Founded in 1975 by late Hanover local Charley Conquest, Hanover Strings is one of the oldest businesses on Main Street.
Noted for his lively panache, Charley Conquest brought a friendly beatnik spirit to the community and was often described as a genius eccentric, guitar enthusiast, master luthier and generous friend. In the ’90s, Conquest even created his own music production library in the store’s back room and performed a self-arranged compilation of traditional Celtic music every Thursday night at the Salt Hill Pub until his passing, filmmaker Wendy Conquest, owner and wife of Charley Conquest, said.
“It’s completely homegrown,” Wendy Conquest said.
In rhythm with the calm day-to-day dynamics of the small town, Hanover’s traditional musical scene, offbeat from de jour music styles, really reflects the town’s bluegrass roots.
“It’s a weird time right now,” staff member Duncan Carroll said. “Music’s changing so much. It’s not so much about playing instruments well or getting by with skill alone; it’s about appealing to people and matching what they want to hear. Here, live shows incorporate a lot of acoustic guitars and stringed instruments. You won’t see many people here pulling out a synthesizer ... it’s about a songwriter with a guitar.”
Although Hanover’s folksy roots suggest a chronological clash with contemporary music styles, Hanover Strings champions this disharmony to cultivate an environment that intermixes both folk and avant-garde styles, re-articulating the oxymoronic description: a modern classic.
A Norwich-raised Hanover local, Carroll himself frequented Hanover Strings from a young age, purchasing his first guitar from the store at age nine, as well as several more since.
“I feel very comfortable here,” Carroll said.
This organic environment invites a diverse audience of Upper Valley locals, Dartmouth students and alumni. Welcoming both folk and contemporary kitsch styles, Hanover Strings bridges two generations of differing tastes by focusing on quality of craft, skill and artistry.
Furnished with a decadent collection of studio grade instruments from a select vintage assortment to the newest Martins, Hanover Strings equips Upper Valley bands and individual performers for street gigs, bar performances and local concerts.
In addition to providing for the local conservative music scene, Carroll said that Hanover Strings also specializes in contemporary music setups and is heavily involved with a younger generation of Dartmouth students.

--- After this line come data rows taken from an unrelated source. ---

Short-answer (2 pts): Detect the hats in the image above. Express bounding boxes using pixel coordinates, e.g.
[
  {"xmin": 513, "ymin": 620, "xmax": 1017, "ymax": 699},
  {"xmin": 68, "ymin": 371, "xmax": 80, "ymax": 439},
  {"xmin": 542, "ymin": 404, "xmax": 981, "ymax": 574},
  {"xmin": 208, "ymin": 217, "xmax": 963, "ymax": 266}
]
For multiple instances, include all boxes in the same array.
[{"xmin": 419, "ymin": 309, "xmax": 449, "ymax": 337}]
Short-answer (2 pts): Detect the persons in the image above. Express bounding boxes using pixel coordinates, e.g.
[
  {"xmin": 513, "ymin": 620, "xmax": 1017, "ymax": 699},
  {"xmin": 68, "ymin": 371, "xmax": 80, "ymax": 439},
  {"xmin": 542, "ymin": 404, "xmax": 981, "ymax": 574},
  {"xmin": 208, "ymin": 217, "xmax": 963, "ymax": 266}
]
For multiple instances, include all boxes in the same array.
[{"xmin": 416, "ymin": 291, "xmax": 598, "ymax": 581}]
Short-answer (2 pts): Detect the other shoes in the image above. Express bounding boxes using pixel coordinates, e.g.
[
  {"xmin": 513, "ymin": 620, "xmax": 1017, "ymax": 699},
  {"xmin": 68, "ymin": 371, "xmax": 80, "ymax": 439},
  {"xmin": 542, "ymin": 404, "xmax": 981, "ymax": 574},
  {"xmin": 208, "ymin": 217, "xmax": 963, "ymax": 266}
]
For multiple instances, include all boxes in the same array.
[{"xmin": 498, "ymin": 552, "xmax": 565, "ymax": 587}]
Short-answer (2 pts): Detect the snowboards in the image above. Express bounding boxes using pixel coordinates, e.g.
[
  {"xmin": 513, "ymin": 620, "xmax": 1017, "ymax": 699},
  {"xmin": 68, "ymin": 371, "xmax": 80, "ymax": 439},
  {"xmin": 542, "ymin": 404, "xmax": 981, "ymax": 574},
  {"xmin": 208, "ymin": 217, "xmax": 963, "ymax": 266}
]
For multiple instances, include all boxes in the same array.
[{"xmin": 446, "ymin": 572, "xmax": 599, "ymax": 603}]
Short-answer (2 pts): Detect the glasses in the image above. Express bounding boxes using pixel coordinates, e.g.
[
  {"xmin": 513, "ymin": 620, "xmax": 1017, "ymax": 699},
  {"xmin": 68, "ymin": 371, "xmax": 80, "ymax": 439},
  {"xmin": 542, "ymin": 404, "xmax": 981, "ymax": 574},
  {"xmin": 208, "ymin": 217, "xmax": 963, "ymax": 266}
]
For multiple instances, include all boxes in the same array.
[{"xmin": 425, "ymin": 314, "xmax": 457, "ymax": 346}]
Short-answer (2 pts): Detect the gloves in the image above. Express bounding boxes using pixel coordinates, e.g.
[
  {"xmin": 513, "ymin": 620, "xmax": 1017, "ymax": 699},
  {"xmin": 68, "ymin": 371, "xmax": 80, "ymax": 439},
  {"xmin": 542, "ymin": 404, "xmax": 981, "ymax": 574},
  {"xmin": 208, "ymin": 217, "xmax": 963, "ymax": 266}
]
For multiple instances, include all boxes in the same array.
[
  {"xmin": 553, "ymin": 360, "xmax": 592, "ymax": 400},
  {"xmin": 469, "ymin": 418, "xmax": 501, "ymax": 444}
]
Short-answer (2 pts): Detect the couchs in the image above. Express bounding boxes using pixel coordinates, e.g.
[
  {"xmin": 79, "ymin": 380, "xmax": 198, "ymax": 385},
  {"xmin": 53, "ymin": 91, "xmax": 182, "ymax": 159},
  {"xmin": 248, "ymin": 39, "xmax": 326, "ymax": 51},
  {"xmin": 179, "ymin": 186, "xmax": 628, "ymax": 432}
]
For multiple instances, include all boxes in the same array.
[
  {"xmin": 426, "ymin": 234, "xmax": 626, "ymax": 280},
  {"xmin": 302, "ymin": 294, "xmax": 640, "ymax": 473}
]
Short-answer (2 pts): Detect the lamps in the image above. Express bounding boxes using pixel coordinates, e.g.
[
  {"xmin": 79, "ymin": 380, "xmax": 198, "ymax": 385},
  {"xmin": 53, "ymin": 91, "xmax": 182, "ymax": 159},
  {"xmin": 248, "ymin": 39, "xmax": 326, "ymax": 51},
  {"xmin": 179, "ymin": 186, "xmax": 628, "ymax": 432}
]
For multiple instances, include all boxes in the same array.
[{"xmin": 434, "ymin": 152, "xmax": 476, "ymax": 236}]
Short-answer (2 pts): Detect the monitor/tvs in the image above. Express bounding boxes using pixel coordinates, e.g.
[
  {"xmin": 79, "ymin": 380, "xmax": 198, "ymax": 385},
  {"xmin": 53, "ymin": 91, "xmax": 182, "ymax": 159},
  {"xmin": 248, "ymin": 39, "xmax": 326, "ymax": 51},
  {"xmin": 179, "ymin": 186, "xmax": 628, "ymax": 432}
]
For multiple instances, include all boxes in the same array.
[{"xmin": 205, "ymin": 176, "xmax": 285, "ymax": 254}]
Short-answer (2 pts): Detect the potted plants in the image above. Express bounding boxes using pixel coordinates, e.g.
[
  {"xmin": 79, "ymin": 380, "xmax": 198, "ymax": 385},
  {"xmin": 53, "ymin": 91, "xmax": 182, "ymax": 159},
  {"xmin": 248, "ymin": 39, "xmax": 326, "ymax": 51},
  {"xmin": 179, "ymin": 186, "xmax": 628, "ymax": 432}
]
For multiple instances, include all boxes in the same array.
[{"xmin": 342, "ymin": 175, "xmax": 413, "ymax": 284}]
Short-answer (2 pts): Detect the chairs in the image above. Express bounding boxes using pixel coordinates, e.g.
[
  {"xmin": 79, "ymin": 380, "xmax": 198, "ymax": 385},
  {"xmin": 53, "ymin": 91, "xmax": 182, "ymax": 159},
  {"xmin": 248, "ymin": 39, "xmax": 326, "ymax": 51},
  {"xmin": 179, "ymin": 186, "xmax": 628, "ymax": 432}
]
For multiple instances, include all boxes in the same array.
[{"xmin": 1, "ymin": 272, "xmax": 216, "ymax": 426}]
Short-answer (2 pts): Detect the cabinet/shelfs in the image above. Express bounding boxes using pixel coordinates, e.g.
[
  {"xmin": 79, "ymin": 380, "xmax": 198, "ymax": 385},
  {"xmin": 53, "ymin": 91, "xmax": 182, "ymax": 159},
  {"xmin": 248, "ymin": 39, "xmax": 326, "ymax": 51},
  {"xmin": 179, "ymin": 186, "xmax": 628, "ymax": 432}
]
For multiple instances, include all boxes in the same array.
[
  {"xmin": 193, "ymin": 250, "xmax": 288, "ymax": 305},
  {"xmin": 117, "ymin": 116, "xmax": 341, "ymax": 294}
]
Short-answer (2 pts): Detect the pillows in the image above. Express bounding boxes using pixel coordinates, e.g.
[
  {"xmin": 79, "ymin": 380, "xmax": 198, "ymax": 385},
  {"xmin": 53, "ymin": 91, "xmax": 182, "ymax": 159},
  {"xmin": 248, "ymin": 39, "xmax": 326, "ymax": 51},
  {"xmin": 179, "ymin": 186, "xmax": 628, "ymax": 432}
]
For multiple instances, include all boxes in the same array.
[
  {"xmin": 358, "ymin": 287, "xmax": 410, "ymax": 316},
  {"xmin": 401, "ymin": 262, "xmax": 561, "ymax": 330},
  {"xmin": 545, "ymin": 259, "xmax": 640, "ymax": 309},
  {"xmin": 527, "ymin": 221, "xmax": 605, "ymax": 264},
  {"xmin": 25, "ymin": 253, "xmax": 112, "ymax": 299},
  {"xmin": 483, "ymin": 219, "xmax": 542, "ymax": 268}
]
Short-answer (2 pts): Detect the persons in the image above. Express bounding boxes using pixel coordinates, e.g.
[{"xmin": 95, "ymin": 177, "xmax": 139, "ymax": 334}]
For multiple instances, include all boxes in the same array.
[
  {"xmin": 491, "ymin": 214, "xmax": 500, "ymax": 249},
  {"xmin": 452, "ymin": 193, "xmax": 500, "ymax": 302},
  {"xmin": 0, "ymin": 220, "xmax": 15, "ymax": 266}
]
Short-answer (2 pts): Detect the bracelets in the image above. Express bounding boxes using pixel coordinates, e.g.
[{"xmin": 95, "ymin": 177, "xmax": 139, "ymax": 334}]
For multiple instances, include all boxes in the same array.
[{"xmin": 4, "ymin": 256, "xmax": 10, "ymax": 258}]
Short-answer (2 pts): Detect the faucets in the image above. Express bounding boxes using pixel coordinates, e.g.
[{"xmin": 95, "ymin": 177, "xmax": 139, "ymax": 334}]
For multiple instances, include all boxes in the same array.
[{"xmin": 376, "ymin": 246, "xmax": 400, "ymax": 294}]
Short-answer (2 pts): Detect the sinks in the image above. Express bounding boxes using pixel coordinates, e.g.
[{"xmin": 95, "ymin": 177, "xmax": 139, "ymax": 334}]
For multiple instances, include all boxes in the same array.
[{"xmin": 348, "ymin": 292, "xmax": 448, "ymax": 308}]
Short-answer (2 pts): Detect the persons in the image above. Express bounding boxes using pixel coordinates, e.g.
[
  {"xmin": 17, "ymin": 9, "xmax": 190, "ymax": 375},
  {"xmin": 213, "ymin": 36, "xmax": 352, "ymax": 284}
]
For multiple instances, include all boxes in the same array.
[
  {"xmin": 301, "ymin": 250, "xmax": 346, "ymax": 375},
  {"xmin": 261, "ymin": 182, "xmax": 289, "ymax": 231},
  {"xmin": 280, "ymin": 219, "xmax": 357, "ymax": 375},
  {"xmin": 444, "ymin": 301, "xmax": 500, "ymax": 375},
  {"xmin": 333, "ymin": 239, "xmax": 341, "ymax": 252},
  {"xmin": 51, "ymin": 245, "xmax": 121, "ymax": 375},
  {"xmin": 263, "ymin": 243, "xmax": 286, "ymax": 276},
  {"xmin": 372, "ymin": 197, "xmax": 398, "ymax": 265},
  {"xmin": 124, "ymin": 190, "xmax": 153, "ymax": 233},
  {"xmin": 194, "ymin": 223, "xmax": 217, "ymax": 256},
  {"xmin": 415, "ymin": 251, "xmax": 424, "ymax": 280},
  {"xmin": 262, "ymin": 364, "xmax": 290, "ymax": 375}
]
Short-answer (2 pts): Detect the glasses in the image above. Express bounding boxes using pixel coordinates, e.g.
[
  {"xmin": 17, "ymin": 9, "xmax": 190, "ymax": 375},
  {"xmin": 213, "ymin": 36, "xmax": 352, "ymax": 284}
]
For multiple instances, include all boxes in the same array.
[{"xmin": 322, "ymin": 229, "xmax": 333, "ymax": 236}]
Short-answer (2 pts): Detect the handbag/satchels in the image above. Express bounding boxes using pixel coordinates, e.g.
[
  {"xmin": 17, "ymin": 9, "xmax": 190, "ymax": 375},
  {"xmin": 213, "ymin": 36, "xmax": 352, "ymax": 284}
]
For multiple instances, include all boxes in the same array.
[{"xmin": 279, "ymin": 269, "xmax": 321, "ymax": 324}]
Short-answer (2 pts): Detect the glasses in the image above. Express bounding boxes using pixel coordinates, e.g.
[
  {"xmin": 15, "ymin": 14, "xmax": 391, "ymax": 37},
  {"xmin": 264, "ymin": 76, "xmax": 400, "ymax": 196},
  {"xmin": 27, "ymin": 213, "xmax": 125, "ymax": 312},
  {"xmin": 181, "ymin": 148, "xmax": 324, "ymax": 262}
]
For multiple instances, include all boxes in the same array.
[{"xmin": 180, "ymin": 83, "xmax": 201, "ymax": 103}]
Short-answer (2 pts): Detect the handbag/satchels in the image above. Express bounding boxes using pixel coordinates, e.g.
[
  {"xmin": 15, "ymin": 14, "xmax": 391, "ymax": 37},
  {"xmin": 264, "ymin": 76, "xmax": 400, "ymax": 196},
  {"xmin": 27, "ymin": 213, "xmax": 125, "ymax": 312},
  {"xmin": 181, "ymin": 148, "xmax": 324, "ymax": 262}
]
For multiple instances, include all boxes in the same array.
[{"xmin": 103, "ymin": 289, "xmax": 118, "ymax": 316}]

“The store was and is always rooted in Dartmouth — students and alumni especially. For students, Hanover Strings rents out sub boxes and mixing boards, helps fraternities with lighting equipment and wires sound systems for events. Occasionally, alumni bands also reunite and come back to rent equipment,” Wendy Conquest said.
With two members of garage alternative-rock band The Pilgrims and two former professional musicians who offer lessons at the store, the store’s staff members are recognized for their professionalism and caliber of knowledge.
“The staff places a lot of importance of disseminating relevant information to the community — information which supports music performance and music education on both a personal and professional level,” said Tony Mastelar, a jazz and classical music instructor at Hanover Strings.
From Kimball Union Academy to Shelburne Craft School, Mastelar boasts a long history of teaching and formerly studied under jazz guitarist Barry Galbraith. With large and small ensembles, Mastelar performed throughout Boston, Massachusetts, New York City, New York, and the greater New England area.
The store’s second instructor, Ed Eastridge , who was a veteran recording engineer and professional musician for over 40 years, toured Washington, D.C. in the ’70s and crossed paths with a number of recognizable names, including musicians David Gilmour and Jimmy Page, as noted by Carroll.
“All I know is that the people that work here, we really got into it because it’s the stuff we love. We’re all likeminded here,” Carroll said.
On-the-road adventures and years devoted to music effortlessly translate into a personal intimacy between artist and instrument — a key parameter that the store’s staff credits its success to.
“A lot of people that come in here — they’re real easy to talk to because we all share something,” Carroll said. “It’s an understated cool that brings us all together.”